* _ENTRIES PROVIDED_

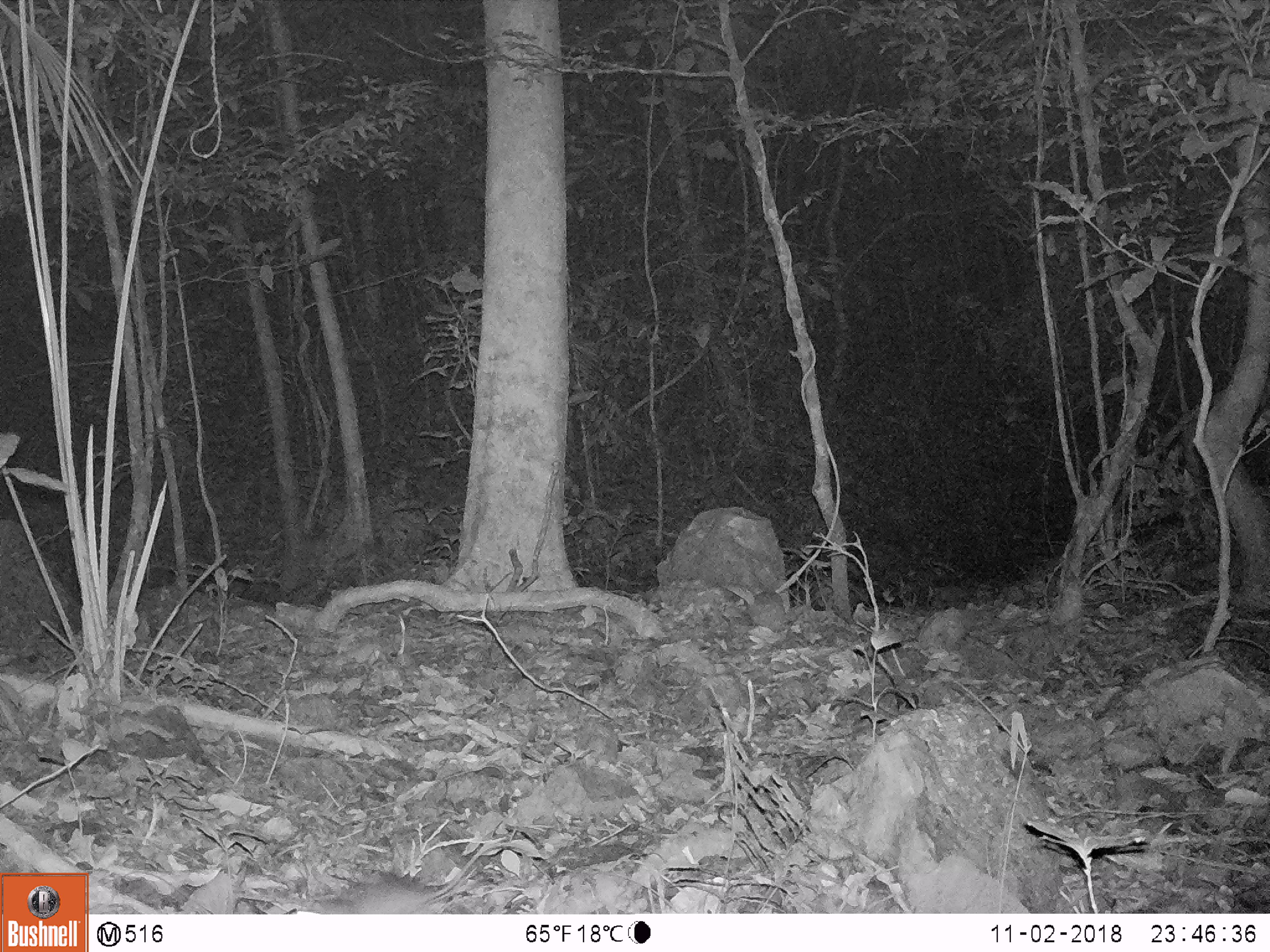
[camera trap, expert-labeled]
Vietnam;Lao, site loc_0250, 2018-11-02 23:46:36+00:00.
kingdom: Animalia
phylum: Chordata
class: Mammalia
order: Rodentia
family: Muridae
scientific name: Muridae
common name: old-world mice and rats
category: unidentified murid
Unidentified murid (old-world mice and rats) (Muridae). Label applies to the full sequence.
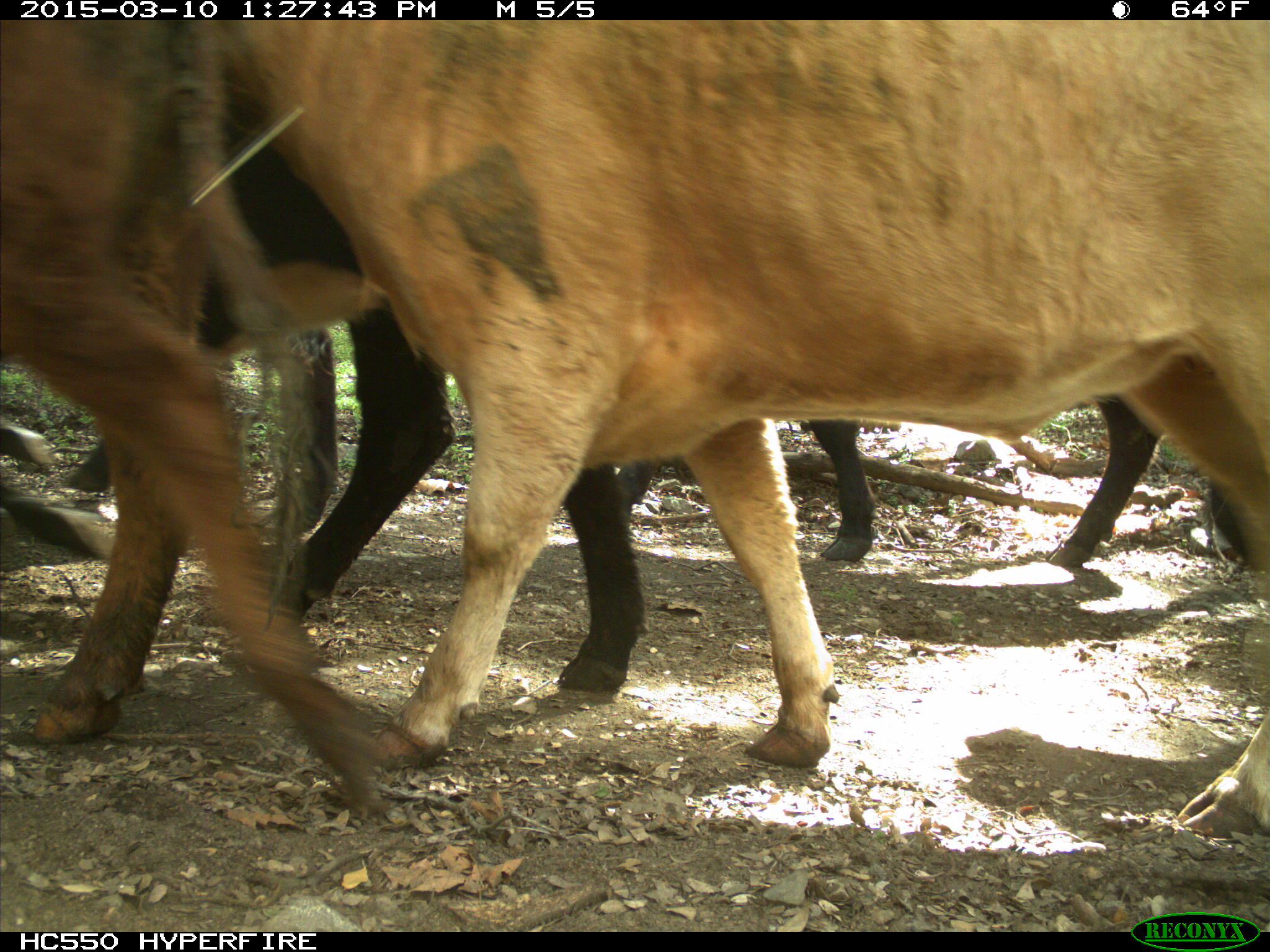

* _WHAT IS BEING ASKED_
Please, without any pictures, retype the records exactly as they appear.

* _RESPONSE_
[camera trap, expert-labeled]
Vietnam;Lao, site loc_0250, 2018-11-02 23:46:36+00:00.
kingdom: Animalia
phylum: Chordata
class: Mammalia
order: Rodentia
family: Muridae
scientific name: Muridae
common name: old-world mice and rats
category: unidentified murid
Unidentified murid (old-world mice and rats) (Muridae). Label applies to the full sequence.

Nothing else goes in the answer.